If you use this server with infrequently, unplug the network lead. Nothing will get to it then.


David Jenkins - 20/5/17 at 10:22 AM

Don't forget - Linux is a lot less vulnerable than Windows to malware, but not totally immune.

The guy in this YouTube video explains it all far better than I can manage:


Slimy38 - 20/5/17 at 02:21 PM

quote:
Originally posted by ash_hammond

If you use this server with infrequently, unplug the network lead. Nothing will get to it then.


Part of it is the media server for the house, so not far off 24x7 depending on which members of the household are awake.


Slimy38 - 20/5/17 at 02:23 PM

quote:
Originally posted by David Jenkins
Don't forget - Linux is a lot less vulnerable than Windows to malware, but not totally immune.



Oh yes, I am very much aware that there are still Linux vulnerabilities, that Youtube video was interesting but it talked a lot about Linux as a webserver and that's not something I'll be doing. I definitely won't be installing WINE though!

Working data:

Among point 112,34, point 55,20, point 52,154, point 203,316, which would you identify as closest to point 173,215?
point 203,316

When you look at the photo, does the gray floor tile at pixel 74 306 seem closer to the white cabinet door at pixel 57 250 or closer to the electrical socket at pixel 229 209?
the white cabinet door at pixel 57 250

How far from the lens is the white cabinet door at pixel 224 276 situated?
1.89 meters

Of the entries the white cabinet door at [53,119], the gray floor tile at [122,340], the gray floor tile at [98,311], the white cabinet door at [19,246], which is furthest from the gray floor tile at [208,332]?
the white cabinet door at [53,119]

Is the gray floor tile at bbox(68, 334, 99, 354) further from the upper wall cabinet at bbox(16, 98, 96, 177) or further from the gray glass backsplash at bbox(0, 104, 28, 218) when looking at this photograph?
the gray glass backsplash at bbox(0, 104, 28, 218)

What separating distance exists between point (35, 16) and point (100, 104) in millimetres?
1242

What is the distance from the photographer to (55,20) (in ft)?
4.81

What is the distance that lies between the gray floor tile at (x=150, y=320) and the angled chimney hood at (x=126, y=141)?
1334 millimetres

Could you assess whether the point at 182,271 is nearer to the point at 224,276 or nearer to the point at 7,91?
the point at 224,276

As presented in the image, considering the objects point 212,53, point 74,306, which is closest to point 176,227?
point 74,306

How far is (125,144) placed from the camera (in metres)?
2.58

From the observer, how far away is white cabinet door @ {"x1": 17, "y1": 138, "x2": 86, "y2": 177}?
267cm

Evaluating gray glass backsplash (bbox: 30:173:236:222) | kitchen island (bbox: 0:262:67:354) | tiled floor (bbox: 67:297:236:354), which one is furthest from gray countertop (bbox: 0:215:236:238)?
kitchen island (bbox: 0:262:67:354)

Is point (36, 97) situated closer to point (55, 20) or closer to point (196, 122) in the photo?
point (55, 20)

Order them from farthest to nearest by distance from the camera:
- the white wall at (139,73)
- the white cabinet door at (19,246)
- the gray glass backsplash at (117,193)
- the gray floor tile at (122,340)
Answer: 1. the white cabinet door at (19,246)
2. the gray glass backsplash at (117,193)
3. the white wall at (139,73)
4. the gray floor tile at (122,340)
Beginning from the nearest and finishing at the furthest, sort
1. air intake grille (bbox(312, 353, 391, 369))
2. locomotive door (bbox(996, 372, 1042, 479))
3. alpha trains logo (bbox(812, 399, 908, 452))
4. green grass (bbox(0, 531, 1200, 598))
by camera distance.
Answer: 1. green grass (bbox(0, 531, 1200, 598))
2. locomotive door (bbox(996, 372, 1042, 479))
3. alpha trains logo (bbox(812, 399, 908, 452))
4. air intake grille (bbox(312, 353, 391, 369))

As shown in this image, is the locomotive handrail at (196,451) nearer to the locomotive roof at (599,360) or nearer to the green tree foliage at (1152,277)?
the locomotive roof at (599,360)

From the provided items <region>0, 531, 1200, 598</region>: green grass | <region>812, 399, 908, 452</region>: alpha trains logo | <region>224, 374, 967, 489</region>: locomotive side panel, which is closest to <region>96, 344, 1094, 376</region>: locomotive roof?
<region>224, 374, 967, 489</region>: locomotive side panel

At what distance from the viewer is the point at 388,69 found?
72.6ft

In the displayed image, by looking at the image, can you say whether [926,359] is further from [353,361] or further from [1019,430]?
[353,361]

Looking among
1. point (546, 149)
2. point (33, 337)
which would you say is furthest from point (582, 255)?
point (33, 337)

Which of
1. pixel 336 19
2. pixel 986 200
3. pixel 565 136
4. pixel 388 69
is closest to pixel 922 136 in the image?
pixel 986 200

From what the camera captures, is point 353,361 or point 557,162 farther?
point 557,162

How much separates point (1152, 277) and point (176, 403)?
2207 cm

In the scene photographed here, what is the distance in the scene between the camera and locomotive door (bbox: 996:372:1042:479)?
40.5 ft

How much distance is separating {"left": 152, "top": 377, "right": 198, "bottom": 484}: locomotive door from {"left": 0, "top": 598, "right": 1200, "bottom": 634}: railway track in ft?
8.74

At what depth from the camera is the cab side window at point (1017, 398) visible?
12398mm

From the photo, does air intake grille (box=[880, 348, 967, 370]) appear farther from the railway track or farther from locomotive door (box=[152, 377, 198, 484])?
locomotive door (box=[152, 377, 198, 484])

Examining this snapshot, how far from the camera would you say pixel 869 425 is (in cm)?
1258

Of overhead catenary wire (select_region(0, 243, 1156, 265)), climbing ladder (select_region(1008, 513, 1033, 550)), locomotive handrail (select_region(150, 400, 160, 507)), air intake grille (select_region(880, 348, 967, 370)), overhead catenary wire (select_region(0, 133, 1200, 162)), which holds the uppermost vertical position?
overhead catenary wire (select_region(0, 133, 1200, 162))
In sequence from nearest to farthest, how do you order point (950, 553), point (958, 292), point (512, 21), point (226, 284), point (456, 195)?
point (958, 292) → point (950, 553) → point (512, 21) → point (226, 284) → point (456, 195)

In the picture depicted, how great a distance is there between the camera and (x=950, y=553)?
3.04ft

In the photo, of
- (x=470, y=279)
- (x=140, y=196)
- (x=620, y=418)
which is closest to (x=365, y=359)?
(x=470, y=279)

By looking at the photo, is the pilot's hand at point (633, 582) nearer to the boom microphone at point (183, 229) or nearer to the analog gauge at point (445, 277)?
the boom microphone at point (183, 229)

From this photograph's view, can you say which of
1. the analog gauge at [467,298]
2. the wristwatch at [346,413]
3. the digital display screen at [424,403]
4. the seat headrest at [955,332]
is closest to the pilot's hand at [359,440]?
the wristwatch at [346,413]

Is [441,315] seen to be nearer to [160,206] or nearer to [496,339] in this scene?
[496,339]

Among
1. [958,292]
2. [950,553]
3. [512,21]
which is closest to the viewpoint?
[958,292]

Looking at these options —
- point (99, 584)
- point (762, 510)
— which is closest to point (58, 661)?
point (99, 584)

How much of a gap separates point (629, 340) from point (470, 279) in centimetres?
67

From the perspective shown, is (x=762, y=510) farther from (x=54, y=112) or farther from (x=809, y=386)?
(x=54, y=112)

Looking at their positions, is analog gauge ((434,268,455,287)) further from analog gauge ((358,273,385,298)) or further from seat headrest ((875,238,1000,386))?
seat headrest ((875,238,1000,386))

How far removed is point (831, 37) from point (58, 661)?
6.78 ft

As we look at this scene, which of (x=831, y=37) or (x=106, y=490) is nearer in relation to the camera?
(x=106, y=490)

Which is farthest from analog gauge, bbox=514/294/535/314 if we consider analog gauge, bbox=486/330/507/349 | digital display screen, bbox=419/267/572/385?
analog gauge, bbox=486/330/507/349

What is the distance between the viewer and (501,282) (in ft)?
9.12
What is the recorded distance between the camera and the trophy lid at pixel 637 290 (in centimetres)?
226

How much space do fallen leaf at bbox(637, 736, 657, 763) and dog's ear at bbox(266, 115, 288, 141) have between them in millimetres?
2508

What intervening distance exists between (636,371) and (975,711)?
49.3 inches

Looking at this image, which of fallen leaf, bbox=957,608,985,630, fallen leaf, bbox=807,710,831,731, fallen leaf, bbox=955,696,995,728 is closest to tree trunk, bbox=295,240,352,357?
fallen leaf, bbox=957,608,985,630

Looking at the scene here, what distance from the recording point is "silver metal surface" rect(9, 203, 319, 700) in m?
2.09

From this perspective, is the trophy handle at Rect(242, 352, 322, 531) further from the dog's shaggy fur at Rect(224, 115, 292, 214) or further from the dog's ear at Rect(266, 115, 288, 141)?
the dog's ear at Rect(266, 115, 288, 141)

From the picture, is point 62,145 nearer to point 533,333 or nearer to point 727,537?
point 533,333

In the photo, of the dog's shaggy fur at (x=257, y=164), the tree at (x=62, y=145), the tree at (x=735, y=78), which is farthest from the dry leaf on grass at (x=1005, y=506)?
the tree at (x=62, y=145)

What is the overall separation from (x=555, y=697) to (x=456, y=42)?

Tasks to carry out:
1) Transcribe the part of the forum thread starting with "Slimy38 - 20/5/17 at 02:23" and going on through "installing WINE though!".
2) Restate word for word the entries, starting with the first line of the entries and going on through the line with "1.89 meters".
The forum thread and the entries have nothing to do with each other.

Solutions to each task:
1)
Slimy38 - 20/5/17 at 02:23 PM

quote:
Originally posted by David Jenkins
Don't forget - Linux is a lot less vulnerable than Windows to malware, but not totally immune.



Oh yes, I am very much aware that there are still Linux vulnerabilities, that Youtube video was interesting but it talked a lot about Linux as a webserver and that's not something I'll be doing. I definitely won't be installing WINE though!

2)
Among point 112,34, point 55,20, point 52,154, point 203,316, which would you identify as closest to point 173,215?
point 203,316

When you look at the photo, does the gray floor tile at pixel 74 306 seem closer to the white cabinet door at pixel 57 250 or closer to the electrical socket at pixel 229 209?
the white cabinet door at pixel 57 250

How far from the lens is the white cabinet door at pixel 224 276 situated?
1.89 meters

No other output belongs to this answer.